The committee decides corrective action. The safety officer reminds everyone that the department operates under AERB authorisation and that systemic, not just individual, fixes are expected. Proposals on the table include mandatory apron use with audits, repositioning the operator further from the tube, ceiling-suspended shields, badge-compliance checks, and refresher training. A resident asks who actually has the legal authority to shut the suite down if safety fails, and whether the ICRP could do that.

DISCUSSION POINTS

  • Map each proposed fix to the ALARA triad (time, distance, shielding) and explain the physics (e.g. the inverse-square law for repositioning).
  • Clarify the legal roles: what is the AERB empowered to do under the Atomic Energy Act 1962, and how does this differ from the ICRP's advisory role?
  • Design a brief departmental policy that operationalises justification, optimisation (ALARA) and dose limitation together.

Group Task Assignments

  • Group A: Produce a one-page 'dose units and effects' briefing for new residents, correctly separating absorbed vs effective dose (Gy vs Sv) and stochastic vs deterministic effects with examples.
  • Group B: Draft an ALARA action plan for the fluoroscopy suite, listing concrete time, distance and shielding measures and justifying the priority order using the inverse-square law.
  • Group C: Prepare a short regulatory memo summarising AERB occupational and public dose limits, the 5-year averaging rule, the AERB-vs-ICRP distinction, and why patient diagnostic dose is excluded from the limits.

Learning Issues

Research these questions and bring your findings to the discussion.
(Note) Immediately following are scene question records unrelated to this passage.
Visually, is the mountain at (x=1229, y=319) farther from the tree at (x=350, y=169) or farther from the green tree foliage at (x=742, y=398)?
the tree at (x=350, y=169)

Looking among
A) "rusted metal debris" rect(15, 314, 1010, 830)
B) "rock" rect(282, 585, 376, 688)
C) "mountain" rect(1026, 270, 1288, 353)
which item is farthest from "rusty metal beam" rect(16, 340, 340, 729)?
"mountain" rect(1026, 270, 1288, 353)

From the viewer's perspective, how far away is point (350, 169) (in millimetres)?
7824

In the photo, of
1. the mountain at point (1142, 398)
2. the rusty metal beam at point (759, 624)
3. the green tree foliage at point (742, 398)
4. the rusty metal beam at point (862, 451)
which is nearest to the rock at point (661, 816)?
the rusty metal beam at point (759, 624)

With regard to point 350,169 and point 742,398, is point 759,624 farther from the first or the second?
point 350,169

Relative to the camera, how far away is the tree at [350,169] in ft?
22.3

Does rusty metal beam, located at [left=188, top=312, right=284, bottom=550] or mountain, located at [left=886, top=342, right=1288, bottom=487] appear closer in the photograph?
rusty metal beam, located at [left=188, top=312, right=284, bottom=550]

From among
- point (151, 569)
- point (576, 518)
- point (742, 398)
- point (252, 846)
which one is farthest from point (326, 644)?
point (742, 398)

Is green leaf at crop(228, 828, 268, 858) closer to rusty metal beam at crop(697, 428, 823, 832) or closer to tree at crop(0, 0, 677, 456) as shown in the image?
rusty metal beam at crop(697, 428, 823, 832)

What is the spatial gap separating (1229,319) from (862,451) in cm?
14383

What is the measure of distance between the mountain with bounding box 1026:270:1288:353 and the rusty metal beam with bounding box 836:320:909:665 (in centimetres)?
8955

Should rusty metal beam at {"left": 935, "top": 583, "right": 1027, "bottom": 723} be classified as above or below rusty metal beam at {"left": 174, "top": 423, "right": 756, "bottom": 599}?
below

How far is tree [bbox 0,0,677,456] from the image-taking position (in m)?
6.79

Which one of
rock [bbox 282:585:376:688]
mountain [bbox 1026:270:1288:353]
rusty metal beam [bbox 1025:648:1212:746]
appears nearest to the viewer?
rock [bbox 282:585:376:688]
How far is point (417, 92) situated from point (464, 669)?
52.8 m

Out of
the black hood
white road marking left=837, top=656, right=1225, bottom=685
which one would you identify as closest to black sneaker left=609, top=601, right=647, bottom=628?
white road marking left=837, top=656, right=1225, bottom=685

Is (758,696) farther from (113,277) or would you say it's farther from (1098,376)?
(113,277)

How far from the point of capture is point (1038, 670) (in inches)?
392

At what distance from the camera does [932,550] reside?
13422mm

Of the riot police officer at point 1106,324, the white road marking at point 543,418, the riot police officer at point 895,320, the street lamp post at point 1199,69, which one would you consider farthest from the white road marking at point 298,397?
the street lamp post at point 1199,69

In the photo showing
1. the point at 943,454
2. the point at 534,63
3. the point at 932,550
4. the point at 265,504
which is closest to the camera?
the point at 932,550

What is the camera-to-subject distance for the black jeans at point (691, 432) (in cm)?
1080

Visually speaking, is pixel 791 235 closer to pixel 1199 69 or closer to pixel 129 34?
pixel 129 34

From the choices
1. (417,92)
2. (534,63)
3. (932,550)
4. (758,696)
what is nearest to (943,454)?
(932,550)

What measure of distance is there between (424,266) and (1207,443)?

  1. [RD3.1] Distinguish stochastic from deterministic radiation effects and give two clinical examples of each; which category is relevant to chronic low-dose occupational exposure?
  2. [RD3.3] How does a TLD work, what does its report represent, and what are the correct units for absorbed, equivalent and effective dose?
  3. [RD3.2] Explain ALARA and the time-distance-shielding triad, including a quantitative statement of the inverse-square law, and the AERB occupational dose limits and the AERB-vs-ICRP roles.